The one item that I know about that was designed as a "True Strike" item was a bow, I think.  Anyway, it not only takes a standard action to activate, it was a spell trigger (or was it spell completion?) type of item, so you ALSO needed to have "True Strike" on your spell list, a further balancing factor.


----------



## dcollins (Dec 17, 2002)

Xeoble said:
			
		

> *Magic item construction baffles me (possibly because i haven't read them enough).*




Base item construction is quite easy: the character must have the appropriate feat, pick an item from the DMG, and pay the cost in gold, XP and time.

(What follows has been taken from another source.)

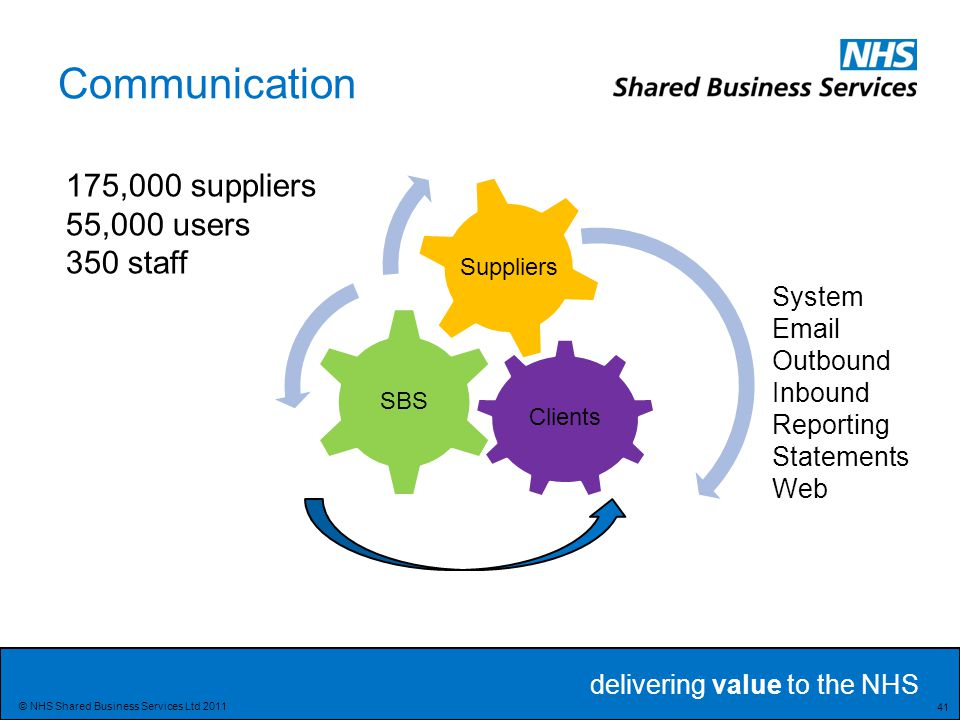 Communication 175,000 suppliers 55,000 users 350 staff System Email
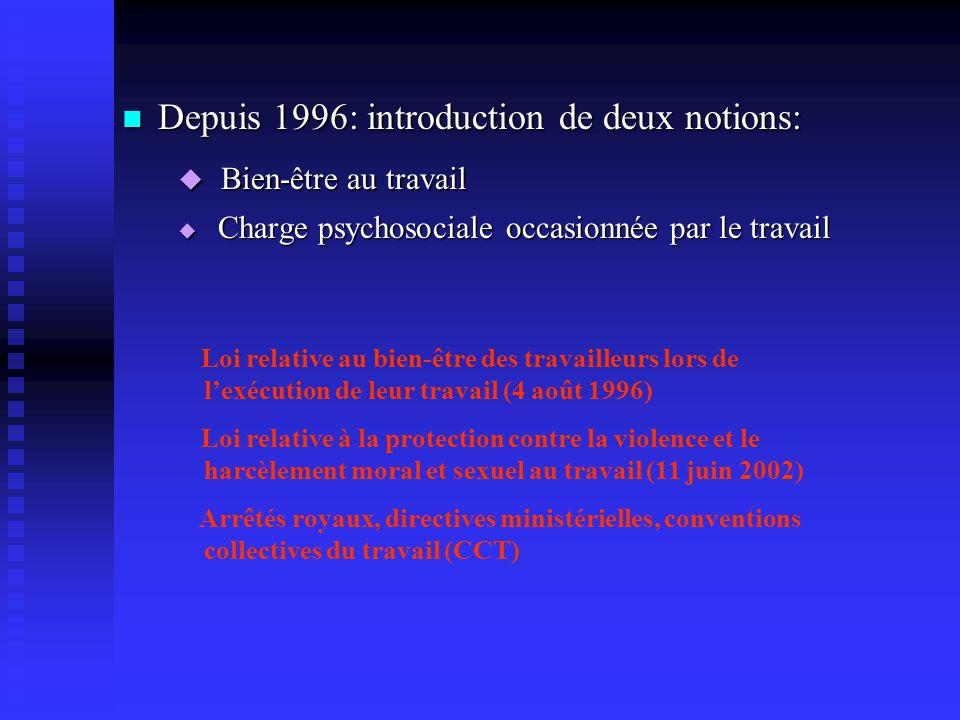 Depuis 1996: introduction de deux notions: Depuis 1996: introduction de deux notions: Bien-être au travail Bien-être au travail Charge psychosociale o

Construction of "new items" not listed in the rules is a completely different matter, subject entirely to DM judgement with only general guidelines given. All "new items" are inherently house-ruled. If you are baffled by that prospect, the easiest and safest thing to do is just go by the rules as presented, and not allow any "new items" to be constructed.


----------



## kreynolds (Dec 17, 2002)

Artoomis said:
			
		

> *The one item that I know about that was designed as a "True Strike" item was a bow, I think.  Anyway, it not only takes a standard action to activate, it was a spell trigger (or was it spell completion?) type of item, so you ALSO needed to have "True Strike" on your spell list, a further balancing factor. *




It's the Bow of True Arrows, spell-trigger, from S&F.


----------



## plavi (Dec 17, 2002)

For a permanent True Strike item take the following in consideration:
the DMG sais: bonus squared * 1000.

So, +20 weapon = 20 * 20 * 1000 = 400.000 gp.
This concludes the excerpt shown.